As AV (autonomous vehicle) technology undergoes continuous improvement, the sight of AVs taking to city streets is gradually veering into the realm of probability. Major automobile manufacturers have begun to invest significant resources in AV research. It is estimated that the auto industry globally has invested $80 billion in AV development in the last three years alone, equivalent to the GDP of a mid-sized country.
No wonder that AV technology is quickly approaching maturity, with increasing investment in both hardware and software development. Today, we are on the verge of one of the most disruptive technological breakthroughs in generations. However, the success of AV adoption at scale depends as much on the ability of planners, designers, and policymakers at the Central, state, and city levels as getting the technology right. We can ill afford the consequences of overlooking any of the fundamental bottlenecks in the development of AVs.
Challenges in the way of vehicle autonomy
One of the major challenge lies in ensuring that consumers adopt autonomous vehicles for the long term.
Safety: For widespread autonomous vehicle adoption to become a reality, vehicle security is of paramount importance. Consumers want to be sure that as they’re sitting in the backseat working on their laptop, the vehicle will continue to coast down the highway safe and sound while their personal data remains private.
Part of the burden for autonomous vehicle developers is that there is virtually zero room for error. Millions of people die in road accidents each year in the world, but a single fatal crash involving a self-driven car on autopilot can all but eclipse them all. Nevertheless, the fact remains that if the automotive industry is going to make the adoption of AVs a reality, it will need to allay the safety fears of consumers.
Safety is the responsibility of automobile manufacturers, and they understand that there is a tremendous amount at stake. After investing billions of dollars, developers have already achieved a substantial amount of the technological breakthroughs needed to make AVs run, but what remains is finishing the crucial, final milestones left to assure rider and vehicle safety.
Auto manufacturers have to ensure visibility and the ability of AVs to autonomously analyse road situations in real time. And while developers work to overcome these technological hurdles, the issue of cybersecurity assumes prime importance. It is because we have to guard AVs against the possibility of someone maliciously changing the data running through the electronic control unit to manipulate it at his will. According to a research, the average AV is subject to more than 300,000 attempted attacks each month. And with more than 100 million lines of code in the average connected vehicle, there is no shortage of vulnerabilities for hackers to target.
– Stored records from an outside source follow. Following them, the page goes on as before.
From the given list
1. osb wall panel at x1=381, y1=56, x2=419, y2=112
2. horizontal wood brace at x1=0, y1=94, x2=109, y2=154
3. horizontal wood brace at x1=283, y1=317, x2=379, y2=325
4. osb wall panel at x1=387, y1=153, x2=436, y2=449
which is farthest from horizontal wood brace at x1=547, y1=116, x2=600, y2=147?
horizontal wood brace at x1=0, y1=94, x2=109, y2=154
For the “autonomous vehicle revolution” to become an everyday reality, cybersecurity infrastructure must be standard on all self-driving vehicles. Any holistic approach to autonomous vehicle safety must include embedded cybersecurity solutions, to keep the vehicle—and driver— away from the reach of those who can cause harm.
User Comfort: If AV is to become the future of transportation, consumers’ first experience of traveling in one must be pleasant, even enjoyable, otherwise it will be difficult to persuade them to repeat it. So, in focusing on the safety of AVs, the auto industry must not relegate consumer acceptance to secondary status.
This becomes essential because the process by which the AI (artificial intelligence) controlling an AV is trained relies on testing the algorithms involved for their ability to produce appropriate actions under all circumstances. If they are developed from the outset only for safety, then subsequently attempting to add additional requirements, such as a smooth ride or optimum path selection, could invalidate all the testing and require new algorithms to be developed from the scratch.
Travelling in an AV must not be equivalent to be left with a poor or inattentive driver prone to erratic behaviour such as failure to anticipate speed bumps across the road or potholes in the vehicle’s path, last-minute braking for stationary traffic ahead, incorrect lane positioning at complex junctions, and so on. Ultimately, self-driven vehicle must grow into an experienced and skilful driver who can anticipate and make allowance for both everyday hazards and more unexpected events, driving smoothly through even the most crowded and complex traffic scenarios, making no sudden changes of speed and direction. If we are to rope in consumers for AV on a regular or permanent basis, it is not enough to keep them safe—we must endow the AV with the capabilities of an expert driver. Configuring the AI to follow a path that minimizes speed and direction changes will improve passenger confidence, giving a reassuring impression that the vehicle “knows what it’s doing.”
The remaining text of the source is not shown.